> _Activity_
Write each line again exactly as it is, from the opening line of the records below through the one containing "family: Suidae", and add nothing.

= = = = = = =

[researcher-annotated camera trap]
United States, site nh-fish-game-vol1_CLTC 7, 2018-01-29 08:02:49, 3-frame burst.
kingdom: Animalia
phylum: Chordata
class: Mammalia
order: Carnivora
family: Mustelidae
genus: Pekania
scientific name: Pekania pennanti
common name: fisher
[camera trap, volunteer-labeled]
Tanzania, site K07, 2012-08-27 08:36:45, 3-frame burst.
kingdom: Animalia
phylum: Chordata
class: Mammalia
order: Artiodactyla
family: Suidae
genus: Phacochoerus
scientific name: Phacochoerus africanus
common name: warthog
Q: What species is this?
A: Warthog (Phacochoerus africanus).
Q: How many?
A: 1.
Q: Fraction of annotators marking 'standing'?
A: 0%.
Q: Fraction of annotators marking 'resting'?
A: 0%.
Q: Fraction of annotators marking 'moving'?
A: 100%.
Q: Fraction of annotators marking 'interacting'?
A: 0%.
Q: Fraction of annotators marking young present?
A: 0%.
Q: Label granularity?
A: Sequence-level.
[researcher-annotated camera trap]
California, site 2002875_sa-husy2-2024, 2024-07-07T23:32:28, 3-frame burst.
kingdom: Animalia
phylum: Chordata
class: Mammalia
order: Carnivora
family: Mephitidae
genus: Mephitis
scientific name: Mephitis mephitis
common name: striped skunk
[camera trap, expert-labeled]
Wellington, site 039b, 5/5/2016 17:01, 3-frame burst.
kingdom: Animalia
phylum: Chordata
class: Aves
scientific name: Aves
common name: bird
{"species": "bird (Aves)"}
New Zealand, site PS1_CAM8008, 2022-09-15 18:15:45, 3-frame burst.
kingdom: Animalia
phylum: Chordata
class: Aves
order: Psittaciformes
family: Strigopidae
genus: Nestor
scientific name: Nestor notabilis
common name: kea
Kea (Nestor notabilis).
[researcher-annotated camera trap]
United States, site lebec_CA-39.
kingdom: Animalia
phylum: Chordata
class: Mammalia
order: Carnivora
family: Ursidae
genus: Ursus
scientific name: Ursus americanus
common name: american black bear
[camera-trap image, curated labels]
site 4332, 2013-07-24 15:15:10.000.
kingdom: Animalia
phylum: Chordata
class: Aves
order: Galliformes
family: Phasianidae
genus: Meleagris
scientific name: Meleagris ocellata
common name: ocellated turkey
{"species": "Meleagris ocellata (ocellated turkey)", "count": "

= = = = = = =

> _Answer section_
[researcher-annotated camera trap]
United States, site nh-fish-game-vol1_CLTC 7, 2018-01-29 08:02:49, 3-frame burst.
kingdom: Animalia
phylum: Chordata
class: Mammalia
order: Carnivora
family: Mustelidae
genus: Pekania
scientific name: Pekania pennanti
common name: fisher
[camera trap, volunteer-labeled]
Tanzania, site K07, 2012-08-27 08:36:45, 3-frame burst.
kingdom: Animalia
phylum: Chordata
class: Mammalia
order: Artiodactyla
family: Suidae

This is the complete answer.